EXERCISE REQUIREMENTS: Copy all the lines of the listing below exactly. Skip the images.

SOURCE MATERIAL:
##############################

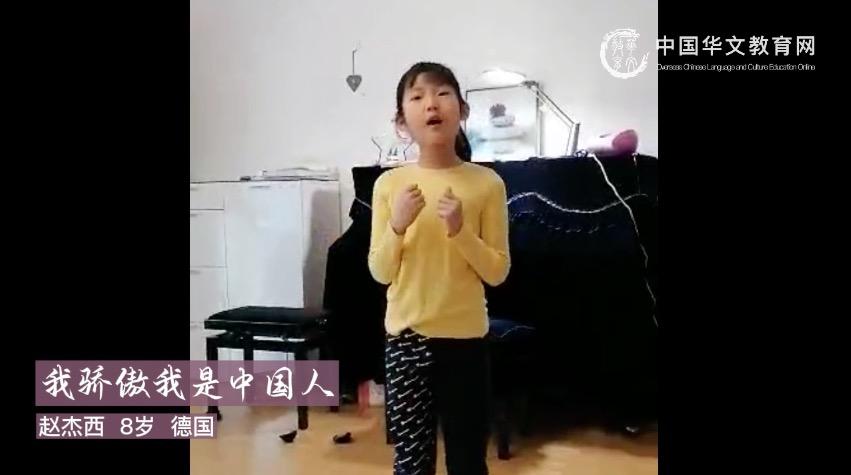 我为祖(籍)国念首诗<br>我骄傲我是中国人-赵杰西 8岁 德国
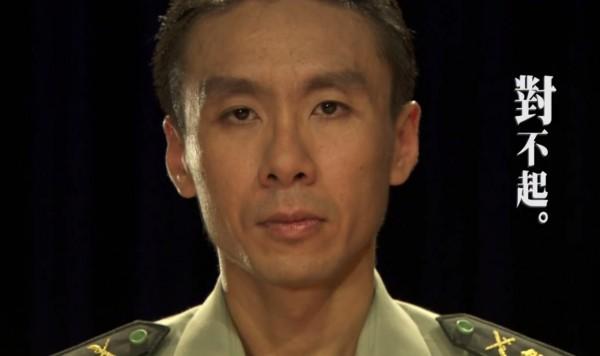 國防部26日公開九三軍人節影片,以軍人向親屬道歉方式點出軍人辛勞。(圖擷自國防部發言人臉書影片)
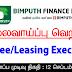 Vacancy In Bimputh Finance PLC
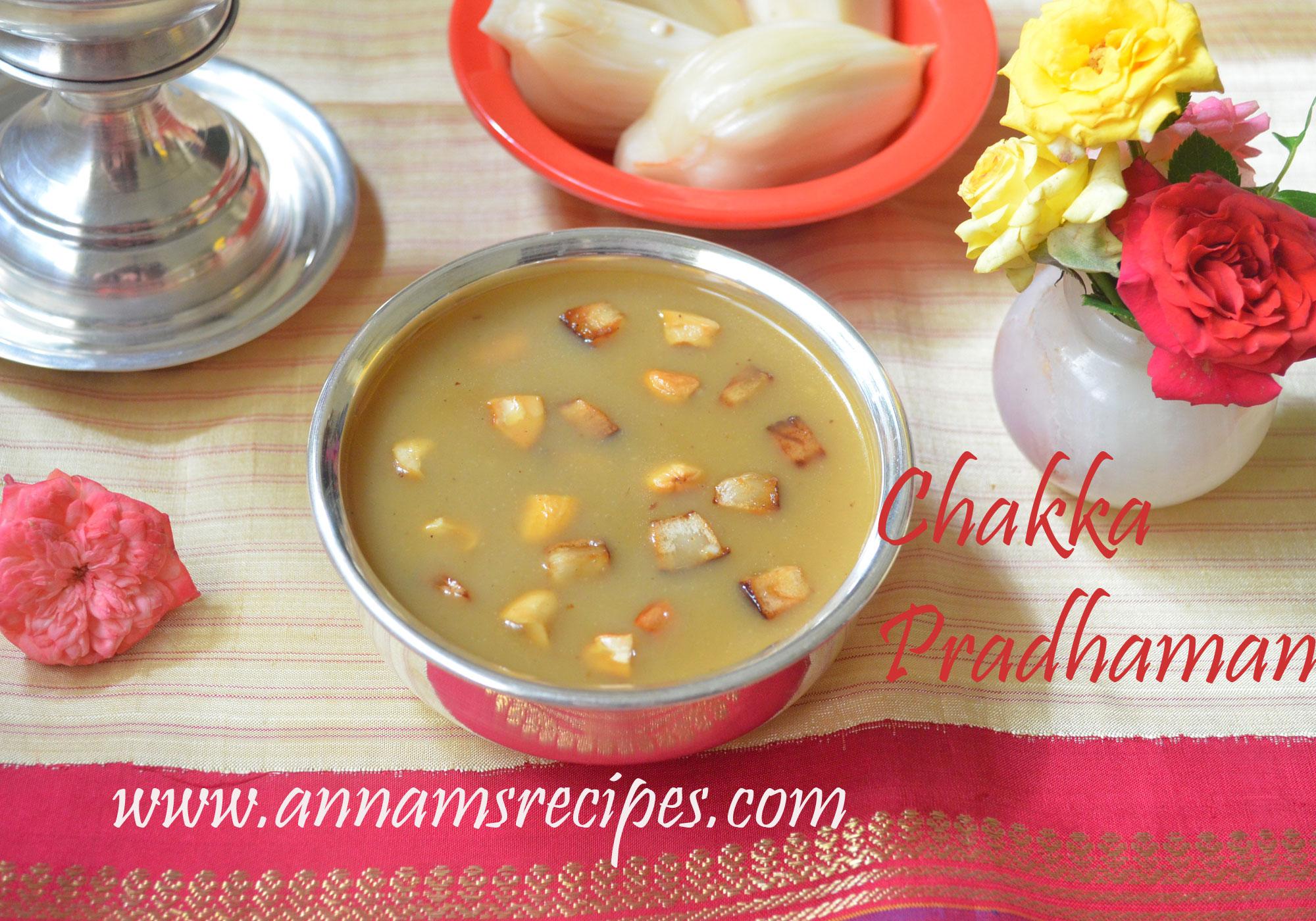 Chakka Pradhaman or Jackfruit Payasam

##############################

RESULT OF THE TASK:
 我为祖(籍)国念首诗<br>我骄傲我是中国人-赵杰西 8岁 德国
 國防部26日公開九三軍人節影片,以軍人向親屬道歉方式點出軍人辛勞。(圖擷自國防部發言人臉書影片)
 Vacancy In Bimputh Finance PLC
 Chakka Pradhaman or Jackfruit Payasam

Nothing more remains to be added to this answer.